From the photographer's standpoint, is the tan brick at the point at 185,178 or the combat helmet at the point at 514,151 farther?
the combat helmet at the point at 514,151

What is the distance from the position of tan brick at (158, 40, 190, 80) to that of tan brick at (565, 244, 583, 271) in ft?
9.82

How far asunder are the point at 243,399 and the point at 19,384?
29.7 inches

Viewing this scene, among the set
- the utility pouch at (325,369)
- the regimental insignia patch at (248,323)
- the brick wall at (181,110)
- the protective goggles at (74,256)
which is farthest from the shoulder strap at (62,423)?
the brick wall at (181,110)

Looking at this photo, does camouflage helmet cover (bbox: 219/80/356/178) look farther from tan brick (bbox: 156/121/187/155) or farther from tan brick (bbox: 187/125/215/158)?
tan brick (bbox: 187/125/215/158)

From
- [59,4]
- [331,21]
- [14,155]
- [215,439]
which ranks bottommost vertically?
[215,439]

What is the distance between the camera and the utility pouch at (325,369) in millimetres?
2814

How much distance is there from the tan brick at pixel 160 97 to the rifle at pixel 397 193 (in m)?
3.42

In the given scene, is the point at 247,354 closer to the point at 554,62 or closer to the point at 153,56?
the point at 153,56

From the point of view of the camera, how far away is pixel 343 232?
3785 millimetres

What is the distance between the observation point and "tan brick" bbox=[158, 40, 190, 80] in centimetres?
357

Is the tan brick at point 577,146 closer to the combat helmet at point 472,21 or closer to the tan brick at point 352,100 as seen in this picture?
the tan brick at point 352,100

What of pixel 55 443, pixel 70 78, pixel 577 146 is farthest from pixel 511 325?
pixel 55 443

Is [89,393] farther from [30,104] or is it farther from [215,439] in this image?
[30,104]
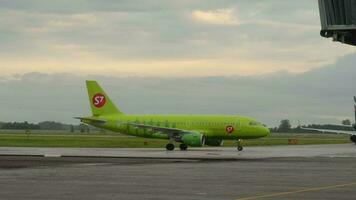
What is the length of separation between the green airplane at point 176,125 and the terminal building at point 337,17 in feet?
158

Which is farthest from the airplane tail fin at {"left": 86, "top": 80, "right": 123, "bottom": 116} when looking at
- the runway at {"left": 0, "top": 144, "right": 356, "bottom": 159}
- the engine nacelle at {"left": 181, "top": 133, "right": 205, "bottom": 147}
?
the runway at {"left": 0, "top": 144, "right": 356, "bottom": 159}

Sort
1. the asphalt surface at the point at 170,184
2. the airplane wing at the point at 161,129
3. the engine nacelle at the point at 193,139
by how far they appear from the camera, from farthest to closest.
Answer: the airplane wing at the point at 161,129
the engine nacelle at the point at 193,139
the asphalt surface at the point at 170,184

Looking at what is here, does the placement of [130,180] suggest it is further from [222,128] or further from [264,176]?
[222,128]

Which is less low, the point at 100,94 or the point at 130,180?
the point at 100,94

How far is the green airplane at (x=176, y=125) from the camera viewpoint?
6191cm

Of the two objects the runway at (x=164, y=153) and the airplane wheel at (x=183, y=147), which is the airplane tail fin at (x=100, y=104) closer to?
the airplane wheel at (x=183, y=147)

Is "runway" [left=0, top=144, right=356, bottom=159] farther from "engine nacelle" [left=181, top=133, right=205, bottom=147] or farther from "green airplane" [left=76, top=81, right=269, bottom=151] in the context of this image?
"green airplane" [left=76, top=81, right=269, bottom=151]

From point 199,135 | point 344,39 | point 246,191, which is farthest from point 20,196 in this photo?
point 199,135

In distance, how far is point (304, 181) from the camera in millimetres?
22812

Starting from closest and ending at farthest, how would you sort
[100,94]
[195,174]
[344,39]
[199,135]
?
1. [344,39]
2. [195,174]
3. [199,135]
4. [100,94]

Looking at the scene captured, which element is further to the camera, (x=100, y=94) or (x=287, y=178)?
(x=100, y=94)

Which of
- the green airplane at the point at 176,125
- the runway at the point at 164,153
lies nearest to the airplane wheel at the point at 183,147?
the green airplane at the point at 176,125

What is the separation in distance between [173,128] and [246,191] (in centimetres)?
4473

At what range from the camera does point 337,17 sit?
36.9 ft
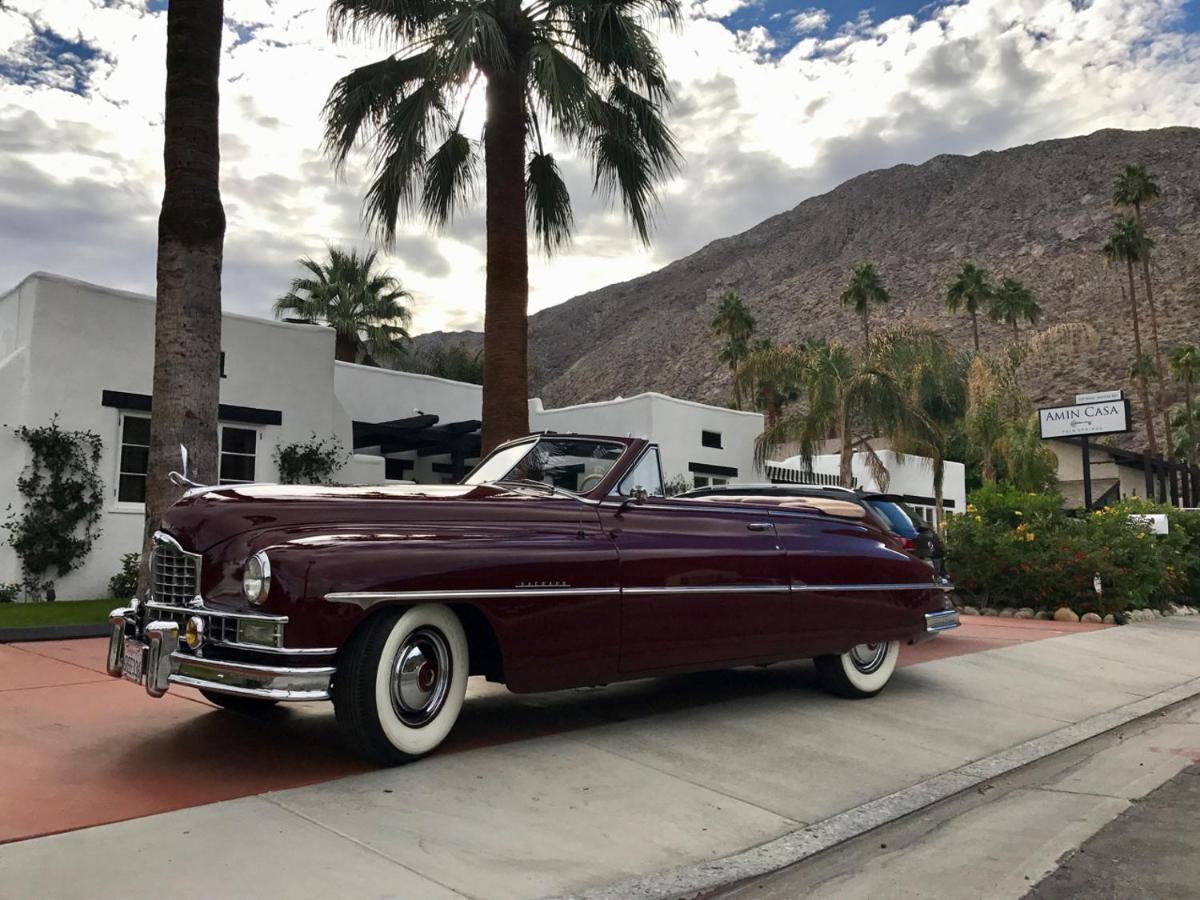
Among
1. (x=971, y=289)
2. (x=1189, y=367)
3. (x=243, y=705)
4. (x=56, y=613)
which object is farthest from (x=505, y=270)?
(x=1189, y=367)

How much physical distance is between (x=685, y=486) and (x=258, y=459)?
32.3 feet

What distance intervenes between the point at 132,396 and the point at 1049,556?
44.1ft

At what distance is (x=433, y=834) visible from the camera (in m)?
4.05

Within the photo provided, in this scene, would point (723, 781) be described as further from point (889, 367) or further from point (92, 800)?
point (889, 367)

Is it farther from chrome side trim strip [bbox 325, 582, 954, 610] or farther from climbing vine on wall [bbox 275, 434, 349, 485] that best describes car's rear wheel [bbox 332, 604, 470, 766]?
climbing vine on wall [bbox 275, 434, 349, 485]

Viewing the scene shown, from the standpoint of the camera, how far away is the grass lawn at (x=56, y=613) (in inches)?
406

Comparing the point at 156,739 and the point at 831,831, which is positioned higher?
the point at 156,739

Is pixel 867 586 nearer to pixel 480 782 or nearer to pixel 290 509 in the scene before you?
pixel 480 782

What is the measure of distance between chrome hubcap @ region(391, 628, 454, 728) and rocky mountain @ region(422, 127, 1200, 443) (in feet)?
259

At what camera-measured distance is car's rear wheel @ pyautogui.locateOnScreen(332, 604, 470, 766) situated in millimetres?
4645

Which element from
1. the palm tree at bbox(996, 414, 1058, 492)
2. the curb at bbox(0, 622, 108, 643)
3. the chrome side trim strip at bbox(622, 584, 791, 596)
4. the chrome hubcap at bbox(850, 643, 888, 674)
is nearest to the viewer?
the chrome side trim strip at bbox(622, 584, 791, 596)

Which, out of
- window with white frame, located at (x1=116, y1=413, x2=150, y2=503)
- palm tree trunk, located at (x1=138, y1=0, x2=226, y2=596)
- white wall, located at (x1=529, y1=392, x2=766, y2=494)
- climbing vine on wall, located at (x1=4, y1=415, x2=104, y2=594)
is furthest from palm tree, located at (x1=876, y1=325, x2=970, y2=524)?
palm tree trunk, located at (x1=138, y1=0, x2=226, y2=596)

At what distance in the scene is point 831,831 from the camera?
14.9ft

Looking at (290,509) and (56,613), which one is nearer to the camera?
(290,509)
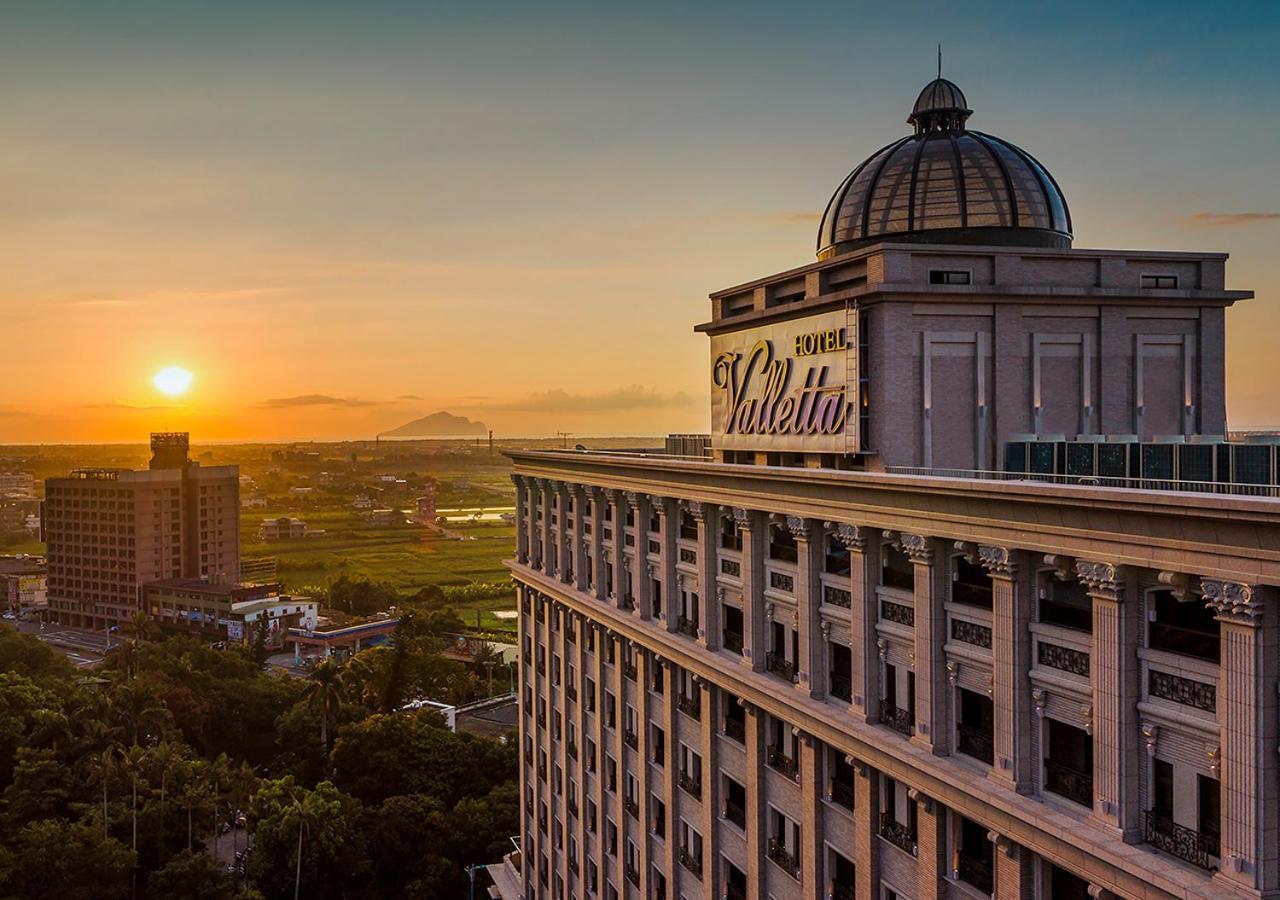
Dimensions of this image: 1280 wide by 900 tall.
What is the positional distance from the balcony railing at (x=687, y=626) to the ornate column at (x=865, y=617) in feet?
42.8

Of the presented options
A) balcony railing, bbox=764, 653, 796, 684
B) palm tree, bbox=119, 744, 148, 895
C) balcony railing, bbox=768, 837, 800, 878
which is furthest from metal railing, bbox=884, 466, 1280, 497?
palm tree, bbox=119, 744, 148, 895

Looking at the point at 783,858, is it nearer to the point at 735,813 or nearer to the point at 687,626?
the point at 735,813

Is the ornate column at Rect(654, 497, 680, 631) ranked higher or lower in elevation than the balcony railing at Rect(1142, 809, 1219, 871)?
higher

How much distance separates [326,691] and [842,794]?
253 ft

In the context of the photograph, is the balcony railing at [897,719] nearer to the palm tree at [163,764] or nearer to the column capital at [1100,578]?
the column capital at [1100,578]

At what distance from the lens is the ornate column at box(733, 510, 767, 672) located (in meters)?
35.2

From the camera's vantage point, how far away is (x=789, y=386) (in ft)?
120

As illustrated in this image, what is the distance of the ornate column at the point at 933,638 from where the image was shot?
1006 inches

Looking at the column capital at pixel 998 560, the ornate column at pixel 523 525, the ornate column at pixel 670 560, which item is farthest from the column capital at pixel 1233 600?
the ornate column at pixel 523 525

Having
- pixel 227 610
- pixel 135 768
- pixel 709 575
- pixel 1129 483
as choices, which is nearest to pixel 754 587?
pixel 709 575

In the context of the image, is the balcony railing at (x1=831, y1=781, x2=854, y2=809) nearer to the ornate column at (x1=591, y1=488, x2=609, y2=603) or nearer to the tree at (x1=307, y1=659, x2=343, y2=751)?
the ornate column at (x1=591, y1=488, x2=609, y2=603)

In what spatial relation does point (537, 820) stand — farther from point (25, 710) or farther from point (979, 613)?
point (25, 710)

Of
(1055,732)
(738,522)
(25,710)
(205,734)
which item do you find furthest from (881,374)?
(205,734)

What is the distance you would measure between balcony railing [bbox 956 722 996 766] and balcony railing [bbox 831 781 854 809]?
5.98m
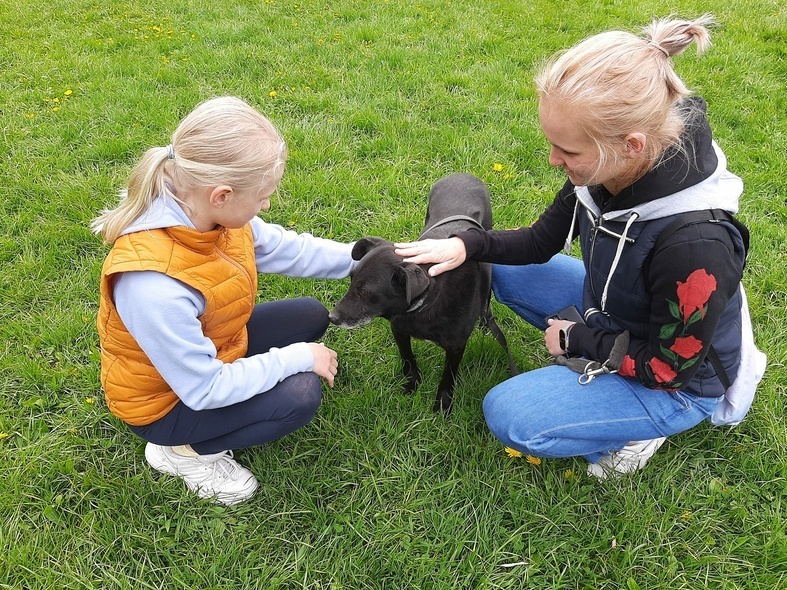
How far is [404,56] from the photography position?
225 inches

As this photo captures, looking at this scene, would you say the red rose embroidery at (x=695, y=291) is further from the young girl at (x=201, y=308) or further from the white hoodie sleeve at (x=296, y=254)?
the white hoodie sleeve at (x=296, y=254)

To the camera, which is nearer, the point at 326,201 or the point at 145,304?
the point at 145,304

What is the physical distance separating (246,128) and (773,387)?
9.27ft

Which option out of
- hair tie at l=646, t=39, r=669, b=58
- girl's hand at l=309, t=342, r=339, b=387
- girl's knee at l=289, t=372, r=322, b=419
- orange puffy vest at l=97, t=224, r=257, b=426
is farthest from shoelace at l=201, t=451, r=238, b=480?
hair tie at l=646, t=39, r=669, b=58

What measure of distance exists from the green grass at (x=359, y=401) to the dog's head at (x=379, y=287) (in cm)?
49

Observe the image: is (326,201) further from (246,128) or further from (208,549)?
(208,549)

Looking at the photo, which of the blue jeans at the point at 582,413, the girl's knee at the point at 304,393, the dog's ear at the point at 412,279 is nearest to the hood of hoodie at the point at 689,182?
the blue jeans at the point at 582,413

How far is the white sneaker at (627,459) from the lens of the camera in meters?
2.42

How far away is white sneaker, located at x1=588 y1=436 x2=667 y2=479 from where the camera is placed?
2416 mm

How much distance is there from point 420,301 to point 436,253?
24 cm

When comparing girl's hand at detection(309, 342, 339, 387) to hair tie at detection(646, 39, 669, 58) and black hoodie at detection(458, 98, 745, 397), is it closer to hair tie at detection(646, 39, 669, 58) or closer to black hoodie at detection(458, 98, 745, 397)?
black hoodie at detection(458, 98, 745, 397)

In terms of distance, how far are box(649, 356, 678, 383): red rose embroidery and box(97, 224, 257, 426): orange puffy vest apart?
5.46 ft

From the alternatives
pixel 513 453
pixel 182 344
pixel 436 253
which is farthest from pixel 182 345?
pixel 513 453

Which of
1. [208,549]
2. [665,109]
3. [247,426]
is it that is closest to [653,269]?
[665,109]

* * * * * * *

- _Given problem_: Please reproduce the entries verbatim, starting at the line that contains "What is the distance you" and ending at the end of the entries, leaving out the pictures.

- _The result_:
What is the distance you would measure between balcony railing [bbox 956 722 996 766] and balcony railing [bbox 831 781 854 809]?
5.98m
How far is [404,56] from the photography position?
225 inches

As this photo captures, looking at this scene, would you say the red rose embroidery at (x=695, y=291) is further from the young girl at (x=201, y=308) or further from the white hoodie sleeve at (x=296, y=254)?
the white hoodie sleeve at (x=296, y=254)

To the camera, which is nearer, the point at 326,201 or the point at 145,304?
the point at 145,304

What is the physical distance separating (246,128) and (773,387)?
9.27ft

Which option out of
- hair tie at l=646, t=39, r=669, b=58
- girl's hand at l=309, t=342, r=339, b=387
- girl's knee at l=289, t=372, r=322, b=419
- orange puffy vest at l=97, t=224, r=257, b=426
is farthest from shoelace at l=201, t=451, r=238, b=480?
hair tie at l=646, t=39, r=669, b=58

What measure of distance exists from the green grass at (x=359, y=401) to the dog's head at (x=379, y=287) (in cm)?
49

Observe the image: is (326,201) further from (246,128) or further from (208,549)?
(208,549)

Looking at the photo, which of the blue jeans at the point at 582,413, the girl's knee at the point at 304,393, the dog's ear at the point at 412,279 is nearest to the hood of hoodie at the point at 689,182?
the blue jeans at the point at 582,413

How far is the white sneaker at (627,459) from the lens of the camera in meters?
2.42

How far away is white sneaker, located at x1=588 y1=436 x2=667 y2=479 from where the camera is placed?
2416 mm

How much distance is there from point 420,301 to point 436,253?
24 cm

When comparing girl's hand at detection(309, 342, 339, 387) to hair tie at detection(646, 39, 669, 58) and black hoodie at detection(458, 98, 745, 397), is it closer to hair tie at detection(646, 39, 669, 58) or closer to black hoodie at detection(458, 98, 745, 397)?
black hoodie at detection(458, 98, 745, 397)

In terms of distance, how far are box(649, 356, 678, 383): red rose embroidery and box(97, 224, 257, 426): orange puffy vest apart?
5.46 ft

From the alternatives
pixel 513 453
pixel 182 344
pixel 436 253
which is farthest from pixel 182 345?
pixel 513 453

Which of
1. [208,549]
2. [665,109]
3. [247,426]
is it that is closest to [653,269]?
[665,109]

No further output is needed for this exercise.